Duodécimo domingo en tiempo ordinario
Duodécimo domingo en tiempo ordinario Lecturas
Reflexión sobre las Escrituras
El salmista declara en el responsorial de hoy: “Señor, en tu gran amor, respóndeme”. ¿Cómo nos responde Dios? En nuestra humanidad, siempre buscamos gratificación o reconocimiento por las cosas que hacemos. En las cosas espirituales, buscamos la afirmación de que estamos en el camino de la salvación, y que nuestras palabras y acciones son aceptables para Dios. Anhelamos saber que estamos haciendo la voluntad de Dios. En otras palabras, buscamos constantemente los consuelos de Dios.
Sin embargo, Dios tiene otro plan. Las cosas buenas que hacemos pueden surgir de forma natural, porque somos amados y nos dan a luz un bien intrínseco. El bien y el mal son una elección y dependen de nuestro libre albedrío y de la construcción de nuestra conciencia.
Aunque nuestras acciones pueden ser buenas, esto no significa que sean vitales. Nuestras palabras y nuestras acciones se vuelven vivas cuando esperamos pacientemente que el Señor nos dé la gracia para hablar y actuar en Su nombre. Entonces, ¿cómo sabemos que Dios está respondiendo a nuestra oración y bendiciéndonos con los frutos y dones del Espíritu, que es la fuente de toda vida?
Necesitamos examinar la presencia de la virtud en nuestra vida. Por virtud me refiero a las virtudes sobrenaturales de la fe, la esperanza y la caridad. ¿Creemos en el Hijo de Dios y en todo lo que nos reveló durante su tiempo en la tierra? ¿Creemos en nuestro corazón y profesamos en nuestros labios la buena nueva de la salvación? ¿Nuestra esperanza en la resurrección, no solo para nosotros sino para todas las personas, es buena y mala, cuando disfrutaremos de la vida eterna? ¿Estamos creciendo en amor a Dios y a los demás? ¿Perdonamos cuando el mundo nos dice que el perdón no es posible?

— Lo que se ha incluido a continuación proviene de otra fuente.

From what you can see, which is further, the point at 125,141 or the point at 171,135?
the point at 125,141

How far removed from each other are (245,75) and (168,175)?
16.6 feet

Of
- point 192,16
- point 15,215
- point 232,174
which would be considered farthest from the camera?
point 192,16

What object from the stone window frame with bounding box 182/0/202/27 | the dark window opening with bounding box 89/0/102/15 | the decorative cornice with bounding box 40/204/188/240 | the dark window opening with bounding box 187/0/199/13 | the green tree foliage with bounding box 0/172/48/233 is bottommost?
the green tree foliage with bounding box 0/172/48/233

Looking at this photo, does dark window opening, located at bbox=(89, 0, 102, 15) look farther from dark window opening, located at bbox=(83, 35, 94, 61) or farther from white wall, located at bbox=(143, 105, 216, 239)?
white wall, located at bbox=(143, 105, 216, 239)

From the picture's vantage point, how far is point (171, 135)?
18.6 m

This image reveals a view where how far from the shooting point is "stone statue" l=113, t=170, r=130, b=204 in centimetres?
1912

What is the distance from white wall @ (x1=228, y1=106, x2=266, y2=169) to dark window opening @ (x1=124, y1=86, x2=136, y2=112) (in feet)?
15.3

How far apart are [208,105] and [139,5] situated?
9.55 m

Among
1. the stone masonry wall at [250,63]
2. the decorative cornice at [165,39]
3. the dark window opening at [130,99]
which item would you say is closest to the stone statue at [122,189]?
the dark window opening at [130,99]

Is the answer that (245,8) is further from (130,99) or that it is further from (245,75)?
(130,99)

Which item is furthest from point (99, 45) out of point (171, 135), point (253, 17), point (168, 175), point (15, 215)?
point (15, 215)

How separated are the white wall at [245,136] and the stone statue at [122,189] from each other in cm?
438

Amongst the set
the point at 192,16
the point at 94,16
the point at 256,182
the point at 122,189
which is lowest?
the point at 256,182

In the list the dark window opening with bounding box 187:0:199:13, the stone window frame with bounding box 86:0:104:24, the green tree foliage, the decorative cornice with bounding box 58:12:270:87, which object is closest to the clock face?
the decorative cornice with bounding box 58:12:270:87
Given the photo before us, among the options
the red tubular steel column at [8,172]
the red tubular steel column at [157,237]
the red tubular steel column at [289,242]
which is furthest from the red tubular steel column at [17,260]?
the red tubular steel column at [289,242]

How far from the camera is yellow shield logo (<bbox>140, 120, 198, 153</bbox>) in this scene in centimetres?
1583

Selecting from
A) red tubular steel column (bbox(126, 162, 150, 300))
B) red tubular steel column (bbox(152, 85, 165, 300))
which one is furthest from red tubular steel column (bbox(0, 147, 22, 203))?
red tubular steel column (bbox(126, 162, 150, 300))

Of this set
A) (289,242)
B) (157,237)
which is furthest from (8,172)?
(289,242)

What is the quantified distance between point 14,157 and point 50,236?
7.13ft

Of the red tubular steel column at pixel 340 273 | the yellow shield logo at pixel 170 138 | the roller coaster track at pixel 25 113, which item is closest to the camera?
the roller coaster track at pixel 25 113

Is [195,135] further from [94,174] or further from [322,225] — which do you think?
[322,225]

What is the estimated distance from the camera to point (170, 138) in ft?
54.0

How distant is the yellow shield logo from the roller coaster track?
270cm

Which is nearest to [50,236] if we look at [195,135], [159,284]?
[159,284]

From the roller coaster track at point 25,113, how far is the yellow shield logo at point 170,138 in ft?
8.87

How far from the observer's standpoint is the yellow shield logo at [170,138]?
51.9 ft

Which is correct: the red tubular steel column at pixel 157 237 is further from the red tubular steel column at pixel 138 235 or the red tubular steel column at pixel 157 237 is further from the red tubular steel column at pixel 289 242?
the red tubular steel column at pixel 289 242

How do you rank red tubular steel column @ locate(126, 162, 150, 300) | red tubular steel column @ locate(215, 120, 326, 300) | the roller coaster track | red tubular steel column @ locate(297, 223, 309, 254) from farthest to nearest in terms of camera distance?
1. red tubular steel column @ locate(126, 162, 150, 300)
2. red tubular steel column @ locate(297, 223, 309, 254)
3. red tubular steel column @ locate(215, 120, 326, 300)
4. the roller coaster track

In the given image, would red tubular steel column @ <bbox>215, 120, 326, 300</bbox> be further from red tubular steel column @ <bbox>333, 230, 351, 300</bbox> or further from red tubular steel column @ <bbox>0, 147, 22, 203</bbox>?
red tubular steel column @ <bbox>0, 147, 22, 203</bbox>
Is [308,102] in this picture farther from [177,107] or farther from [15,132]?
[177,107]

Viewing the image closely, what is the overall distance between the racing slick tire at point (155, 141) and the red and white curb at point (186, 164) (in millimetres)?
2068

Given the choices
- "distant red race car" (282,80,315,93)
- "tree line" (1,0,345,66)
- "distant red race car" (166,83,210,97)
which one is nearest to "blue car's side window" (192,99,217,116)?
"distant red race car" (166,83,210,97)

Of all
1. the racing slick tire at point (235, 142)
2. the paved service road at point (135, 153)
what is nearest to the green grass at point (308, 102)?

Donde el amor no está presente, ¿acaso el aportar el amor a todos nuestros encuentros vitales?
Si vivimos una vida arraigada en el Espíritu Santo y permitimos que Dios dirija nuestros pensamientos, palabras y acciones, entonces recibiremos la afirmación de que Dios nos responde y no solo nos responde, sino que nos da la consolación de sí mismo.
Así que hoy, repasa los frutos del Espíritu Santo, que son: amor, alegría, paz, paciencia, bondad, generosidad, fidelidad, gentileza y autocontrol (Gálatas 5:22-23}. Fíjate en si los frutos del Espíritu están activos en tu vida y fíjate en si los frutos del Espíritu van acompañados de un deseo
de conocer y amar más a Dios, así como de una paz y tranquilidad que trascienden toda comprensión humana.
Cuando, a través de la oración en la quietud de nuestros corazones, ascendemos a Dios mediante la santificación del Espíritu Santo, entonces nos transformamos en la semejanza de Jesús, que es la semejanza del amor. Lo que Dios nos comunica en secreto no debe guardarse ni mantenerse oculto. El amor debe compartirse y gritarse a los cuatro vientos y proclamarse a todas las personas tal y como Jesús nos instruye en el Evangelio de hoy.
Somos amados más allá de la comprensión humana y apreciados por nuestro Dios. Celebra el amor que Dios tiene por nosotros. Así como el pecado y la muerte entraron en el mundo a través de Adán, Jesús, el nuevo Adán, destruyó la muerte y nos devolvió la vida. No somos una raza anónima de personas. Somos el pueblo de Dios y lo proclamamos cada día en nuestro corazón, en nuestra mente y en nuestros labios. Jesucristo es el Señor.